Picture-based spatial questions
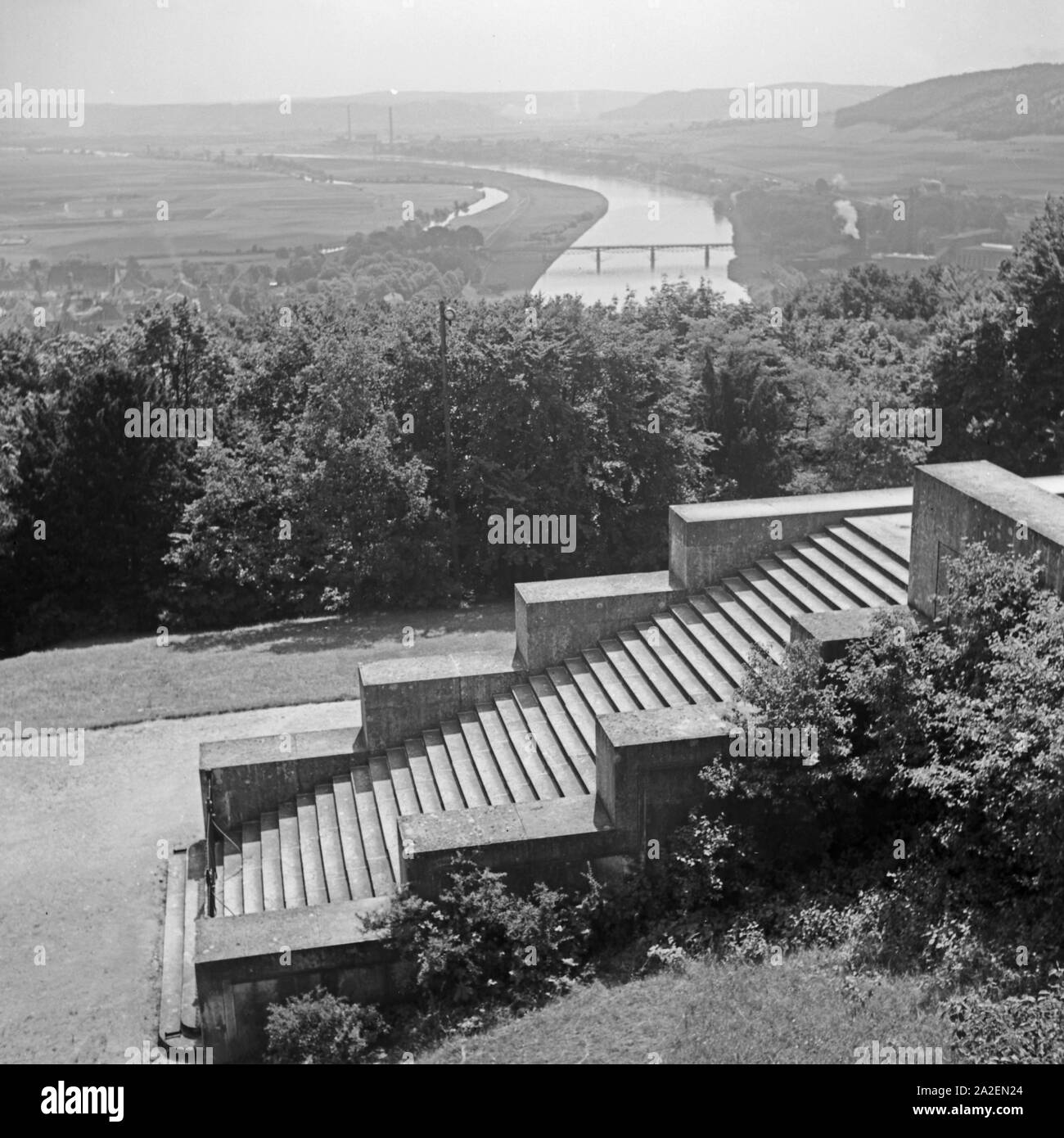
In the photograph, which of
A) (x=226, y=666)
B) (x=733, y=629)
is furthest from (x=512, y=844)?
(x=226, y=666)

## SET PROBLEM
Write out all the records above again, with their requests, but shift each coordinate in the answers by adding 120 to every number. Leave the pictures out of your reply.

## CORRECT RESPONSE
In the photograph, which of
A) (x=226, y=666)
B) (x=733, y=629)
is furthest from (x=512, y=844)?
(x=346, y=786)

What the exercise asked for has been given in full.